## Quelle
Ränder ringsherum freilegen und das Vlies bis zur Teichfolie kürzen oder, falls irgendwie möglich, eine neue Folie ankleben. Teichfolie danach zum Rand hin senkrecht stellen (auch wenn Du dafür einen Teil des Wasserfalls abreisen mußt), sonst bildet sich horizontal zwischen Steinen/Mörtel und Folie->Erdreich ein neuer Docht. Der ist vielleicht nicht ganz so heftig, aber er wird sich bilden!

Vielleicht hat jemand auch noch ne Idee, mir fällt jedenfalls nichts mehr ein. :?


----------



## Klax (2. Aug. 2006)

*AW: Wasserverlust Wasserfall*

Hallo,

erstmal danke für die Antworten 

Ich werde erstmal den Wasserverlauf auf 80 cm einkürzen und diesen auf
ca. 30cm erhöhen. In den Mörtel gebe ich einen WU-Zusatz, wie es beim
Bau von Bodenplatten verwendet wird. Anschließend nochmal Imprägnieren 

Sollte das keine Besserung bringen werde ich den Rat von Annett befolgen
und die ersten zwei Steinreihen wieder wegreißen !

Eine weitere Möglichkeit sehe ich das neu geformte ab der zweiten Stufe
von oben an noch mal mit Folie auszukleiden 
Dann Probelauf zu machen und anschließend mit Flachen Natursteinen
auszukleiden (ohne Mörtel) anschließend noch die Fugen mit 16/32 Kies
zu füllen 
Würde sich noch die Frage stellen wie ich den hochstehenden schwarzen
Rand kaschieren kann:? 

Da ich damit erst in zwei Wochen anfangen kann würde ich mich freuen
über weitere Anregungen, Meinungen, Vorschläge, u.s.w. freuen 

Wenn Interesse besteht werde ich über den Fortschritt berichten 

viele Grüsse
Olaf


----------



## StefanS (2. Aug. 2006)

*AW: Wasserverlust Wasserfall*

Hallo Olaf,

ich kann da auch nur empfehlen, aus Fehlern zu lernen: Weghauen das Ding und - wenn es denn wieder so etwas werden soll - neu aufbauen. Die Ränder müssen nun einmal höher liegen als die Mitte... Dabei wage ich zu bezweifeln, dass der Wasserfall die zwei, drei nächsten Winter übersteht, wenn Wasser zwischen die Steine eindringen kann. Auch bei völliger Abdichtung wird es aber erheblichen Wasserverlust geben, wobei man bei einer solchen Konstruktion (ich gebe zu: Sie gefällt mir nicht) vergeblich nach Erfahrungswerten fragen wird.

Zudem gestatte ich mir eine grundsätzliche Frage: Die Anlage scheint vollkommen neu zu sein, weit und breit ist keine Pflanze zu sehen (auch nicht im "Auffangbecken"). Noch ganz nett für diejenigen anzusehen, die so etwas mögen. Wie aber wird verhindert, dass das alles zu einer schleimig-fädigen Algenmasse und grüner, faulender Suppe wird ?? Wird die Brühe chemisch gekillt wie in bestimmten Zierbrunnenanlagen ? Dann hat das mit dem Thema Gartenteich aber nur insoweit etwas zu tun, als da irgendeine Flüssigkeit zum Einsatz kommt.

Auszug aus dem Datensatz:
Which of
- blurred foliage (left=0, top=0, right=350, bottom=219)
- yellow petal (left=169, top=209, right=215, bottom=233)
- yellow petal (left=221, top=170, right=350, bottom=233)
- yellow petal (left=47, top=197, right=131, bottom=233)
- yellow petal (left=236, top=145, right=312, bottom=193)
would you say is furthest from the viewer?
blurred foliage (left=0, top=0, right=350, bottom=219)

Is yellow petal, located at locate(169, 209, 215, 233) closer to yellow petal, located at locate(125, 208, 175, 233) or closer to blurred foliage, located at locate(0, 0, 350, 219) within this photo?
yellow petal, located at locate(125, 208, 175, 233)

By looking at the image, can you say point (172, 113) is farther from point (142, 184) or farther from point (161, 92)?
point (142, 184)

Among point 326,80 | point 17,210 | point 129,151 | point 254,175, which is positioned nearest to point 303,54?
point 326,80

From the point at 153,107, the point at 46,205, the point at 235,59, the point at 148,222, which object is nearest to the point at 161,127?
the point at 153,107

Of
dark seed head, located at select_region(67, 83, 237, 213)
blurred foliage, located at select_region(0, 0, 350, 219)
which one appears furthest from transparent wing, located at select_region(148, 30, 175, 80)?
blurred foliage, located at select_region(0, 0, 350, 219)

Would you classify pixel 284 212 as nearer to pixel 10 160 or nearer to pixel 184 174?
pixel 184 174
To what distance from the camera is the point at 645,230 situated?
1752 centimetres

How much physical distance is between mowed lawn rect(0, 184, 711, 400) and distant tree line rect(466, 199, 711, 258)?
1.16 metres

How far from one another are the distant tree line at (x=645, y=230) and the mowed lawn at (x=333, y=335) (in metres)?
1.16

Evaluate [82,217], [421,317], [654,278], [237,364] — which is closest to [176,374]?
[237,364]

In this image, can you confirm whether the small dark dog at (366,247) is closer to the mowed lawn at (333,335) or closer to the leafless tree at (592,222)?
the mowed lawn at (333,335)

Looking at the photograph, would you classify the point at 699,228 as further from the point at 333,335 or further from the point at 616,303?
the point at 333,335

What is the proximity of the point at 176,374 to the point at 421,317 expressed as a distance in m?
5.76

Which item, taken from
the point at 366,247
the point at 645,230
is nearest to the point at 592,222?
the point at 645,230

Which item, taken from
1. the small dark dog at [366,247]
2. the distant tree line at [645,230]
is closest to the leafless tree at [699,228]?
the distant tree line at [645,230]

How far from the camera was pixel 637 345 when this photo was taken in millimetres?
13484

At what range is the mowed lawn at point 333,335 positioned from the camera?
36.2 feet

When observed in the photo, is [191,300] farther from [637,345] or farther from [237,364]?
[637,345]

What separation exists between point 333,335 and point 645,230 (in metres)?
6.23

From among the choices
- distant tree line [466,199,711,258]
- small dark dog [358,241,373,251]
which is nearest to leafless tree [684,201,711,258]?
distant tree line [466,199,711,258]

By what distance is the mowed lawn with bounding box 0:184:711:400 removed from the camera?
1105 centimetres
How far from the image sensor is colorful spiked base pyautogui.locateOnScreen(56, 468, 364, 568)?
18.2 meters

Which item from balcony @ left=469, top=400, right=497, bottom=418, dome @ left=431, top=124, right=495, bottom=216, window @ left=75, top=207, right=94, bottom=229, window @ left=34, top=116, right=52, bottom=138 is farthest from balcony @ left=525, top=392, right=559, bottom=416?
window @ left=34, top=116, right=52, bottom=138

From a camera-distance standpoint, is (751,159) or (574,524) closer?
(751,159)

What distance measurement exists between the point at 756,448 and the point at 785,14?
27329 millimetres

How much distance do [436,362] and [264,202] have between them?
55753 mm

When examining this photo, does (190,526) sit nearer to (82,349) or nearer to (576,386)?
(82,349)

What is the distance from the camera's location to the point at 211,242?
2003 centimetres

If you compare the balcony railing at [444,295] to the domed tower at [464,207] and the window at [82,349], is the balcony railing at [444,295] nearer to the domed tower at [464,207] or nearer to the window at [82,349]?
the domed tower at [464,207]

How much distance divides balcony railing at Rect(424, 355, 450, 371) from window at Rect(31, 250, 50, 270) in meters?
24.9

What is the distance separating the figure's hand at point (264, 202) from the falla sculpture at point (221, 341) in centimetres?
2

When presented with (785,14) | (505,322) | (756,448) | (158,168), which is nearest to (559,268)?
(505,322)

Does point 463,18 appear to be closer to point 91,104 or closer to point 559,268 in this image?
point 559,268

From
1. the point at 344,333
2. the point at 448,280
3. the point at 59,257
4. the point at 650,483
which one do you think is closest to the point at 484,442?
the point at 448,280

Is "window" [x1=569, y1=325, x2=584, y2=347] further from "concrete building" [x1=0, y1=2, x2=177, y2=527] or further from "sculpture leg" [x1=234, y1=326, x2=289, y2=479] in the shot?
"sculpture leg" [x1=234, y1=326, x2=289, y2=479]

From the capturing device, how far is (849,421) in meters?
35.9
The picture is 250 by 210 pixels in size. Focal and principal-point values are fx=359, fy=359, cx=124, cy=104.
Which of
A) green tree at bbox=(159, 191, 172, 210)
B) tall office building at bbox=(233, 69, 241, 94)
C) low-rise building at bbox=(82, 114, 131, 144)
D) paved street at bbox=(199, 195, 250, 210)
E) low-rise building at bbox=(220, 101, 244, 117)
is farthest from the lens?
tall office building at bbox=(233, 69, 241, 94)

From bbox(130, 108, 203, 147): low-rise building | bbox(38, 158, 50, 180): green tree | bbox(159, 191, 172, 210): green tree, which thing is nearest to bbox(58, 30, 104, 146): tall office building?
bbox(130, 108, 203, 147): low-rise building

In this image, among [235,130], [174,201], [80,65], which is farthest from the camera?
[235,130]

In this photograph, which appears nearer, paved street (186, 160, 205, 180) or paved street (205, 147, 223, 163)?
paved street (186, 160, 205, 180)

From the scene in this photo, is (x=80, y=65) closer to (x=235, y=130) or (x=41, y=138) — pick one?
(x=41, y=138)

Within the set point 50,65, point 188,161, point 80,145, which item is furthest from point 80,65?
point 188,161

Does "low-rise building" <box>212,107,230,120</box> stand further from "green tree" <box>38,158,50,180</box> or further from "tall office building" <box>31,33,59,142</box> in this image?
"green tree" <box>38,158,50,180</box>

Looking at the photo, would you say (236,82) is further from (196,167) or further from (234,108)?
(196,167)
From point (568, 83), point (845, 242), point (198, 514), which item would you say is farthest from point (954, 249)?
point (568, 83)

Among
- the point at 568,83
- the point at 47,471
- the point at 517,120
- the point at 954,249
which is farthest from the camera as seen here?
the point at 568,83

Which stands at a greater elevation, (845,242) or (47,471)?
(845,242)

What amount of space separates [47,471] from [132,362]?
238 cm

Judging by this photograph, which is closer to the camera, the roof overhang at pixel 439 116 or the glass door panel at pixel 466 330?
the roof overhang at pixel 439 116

## Aufgabenstellung
Welchen Zusatz möchte Olaf laut der Quelle in den Mörtel geben? Die Datensätze werden für die Bearbeitung nicht benötigt.

## Lösung
Einen WU-Zusatz, wie er beim Bau von Bodenplatten verwendet wird.